Img source: jaheadshots.com

Visual content is king online. For example, look at the cover art on these books of historical fiction. Without reading a single word of them you can tell what time period a particular book is set in. You can get a sense of whether or not it’s a romance, an adventure on the high seas, or complex “whodunnit.”

You can see all of those things and many more in a split second, just from looking at the cover, before you pick it or look through it. Furthermore, it’s all but certain the authors didn’t create the cover art themselves. Most writers can’t draw. Instead, they have to hire someone to do it for them. Artists will charge the writers between $300-$700 for good cover art, maybe more.

The visual content you use online, on your website and your social media accounts is no different. You’ll have to hire someone to do it for you.

Headshots Capture People’s Attention

Business cards are a powerful case in point. Business cards have always been a powerful marketing tool. When the printing process became cheap enough, businesses started adding pictures – headshots – to their cards and the results were phenomenal. People are visually oriented and a human face on a card will attract their attention faster and more certainly than any amount of text or fancy fonts. It will also hold their attention for longer than that same card would without a picture.

You can use the same dynamic on your website and social media accounts.
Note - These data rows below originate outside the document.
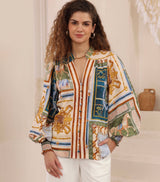 Freda shirt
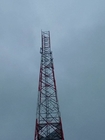 86um 90M زاوية الاتصالات الصلب برج الزاوي 3 أرجل القطب الكهرباء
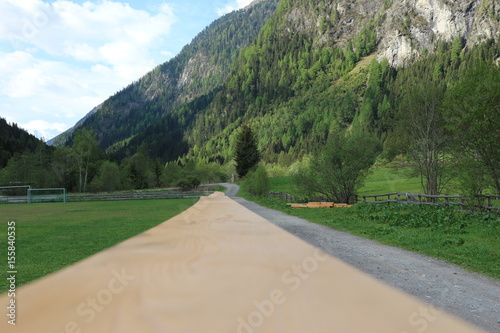 Berglandschaften in Feichten, Kaunertal photo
Put professionally done pictures of you and your staff online and people will be drawn to your company even if they don’t know why.

Professionals Are Worth What You Pay Them

Img source: jaheadshots.com

Writers are willing to pay professional cover artists to create an engaging and attractive cover for their book in order to increase sales. You should be willing to pay professional photographers for the same reason. When you visit JA Headshots you’ll see example after example of what a professional headshot can, and should, look like.

They have completely outfitted studios with high-end cameras and professional lighting, touch-ups, and backgrounds. The difference between what they deliver, and a photo snapped with your smartphone is instantly obvious to anyone who sees them.

Help The Photographer

You can’t do the photographer’s job but you should be willing to help them. There are several things you can do to ensure the pictures you get back from them are the absolute ones possible, pictures that improve your online marketing.

● Sleep

Puffy eyes and sagging cheeks from too little sleep are hard to hide from the camera lens. Professional photographers can do a lot with lighting and angles, posing you this way and that, but they can’t cover everything.

Make sure you get at least eight hours sleep the night before your studio session with the photographer.

Img source: vreeland.com

● Posture

Good posture projects confidence, ability, and enthusiasm. When you stand up straight you’re telling people you’re a leader who can be trusted, a company that is reliable. Stand up straight and meet the camera’s gaze head-on.

● Updates

Don’t let your headshots age more than a year or two before getting new ones. The world is changing all the time and people expect to see new material on your social media accounts on a regular basis. Give them what they want and they’ll give you what you want – more sales.

When you help the photographer, you’ll get amazing headshots and improve your marketing.